— PAGE EXCERPT —
There will be alot of nice used boats for the taking this
fall.

Bill


----------



## rubys skipper (May 14, 2007)

I found my VC-200 in a camper dealership here in SW ohio a year ago right now, she was in great shape if you could see through the dirt as she sat outdoors the last 2 years I was told uncovered. After a real good going over twice she was mine. After a good scrubing and lots of just checking things out i drained the engine oil for 2 days and refilled with new oil and filter, got new battery and was ready to go, with spark plugs removed from the 3.0 we hit the starter and spun the engine and got good oil pressure so plugs were installed and it started on the first crank. Problem was I was useing a garbage can filled with water to see if water pump would suck water instead of the muffs and I burned that entire impeller and the houseing up. With the help of a few websites replaceing the water pump was easy work. Got to the lake and she has run great, we love it, has never let me down, not bad for a 1987 boat.
Why I love my Imperial,, I like the layout, 2 lounge seats and 2 jump seats either side of the motor, lots of room. The cuddy is a bit small but the way the roof opens makes it spacious, a large area just pushes forward and leaves a 2-6 foot opening, much better that just a hatch. I have launched this boat all by myself eaisly in half the time some of these other nuckle heads can launch a boat, and it tows great. Boat was orignally bought in lakeside,, the marina sticker is still on the side. Only one thing and one thing only I dislike about this boat, it has no cup holders built into it! Hope this helps, I would hesate on your deal,,,BTW I paid $1500 for her on the trailor!


----------

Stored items
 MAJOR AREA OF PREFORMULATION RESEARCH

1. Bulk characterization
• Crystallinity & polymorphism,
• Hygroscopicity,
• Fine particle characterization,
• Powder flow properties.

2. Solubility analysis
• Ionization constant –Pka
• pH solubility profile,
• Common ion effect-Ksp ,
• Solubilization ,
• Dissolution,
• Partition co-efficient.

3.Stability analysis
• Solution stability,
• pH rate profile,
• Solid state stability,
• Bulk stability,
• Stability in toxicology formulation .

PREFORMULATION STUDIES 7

— WHAT YOU WILL DO —
(a) Reproduce the section of the boat forum post that opens with the words containing "Why I love my" and closes with "on the trailor!".
(b) Using the boat forum post, mark each statement yes or no and quote the words that decide it: (i) the boat came from a camper dealership in southwest Ohio; (ii) the writer paid $2500 for the boat on the trailer; (iii) the boat has cup holders built into it.

— EXPECTED OUTPUTS —
(a)
Why I love my Imperial,, I like the layout, 2 lounge seats and 2 jump seats either side of the motor, lots of room. The cuddy is a bit small but the way the roof opens makes it spacious, a large area just pushes forward and leaves a 2-6 foot opening, much better that just a hatch. I have launched this boat all by myself eaisly in half the time some of these other nuckle heads can launch a boat, and it tows great. Boat was orignally bought in lakeside,, the marina sticker is still on the side. Only one thing and one thing only I dislike about this boat, it has no cup holders built into it! Hope this helps, I would hesate on your deal,,,BTW I paid $1500 for her on the trailor!

(b)
(i) Yes: "I found my VC-200 in a camper dealership here in SW ohio a year ago right now"
(ii) No: "BTW I paid $1500 for her on the trailor!"
(iii) No: "it has no cup holders built into it!"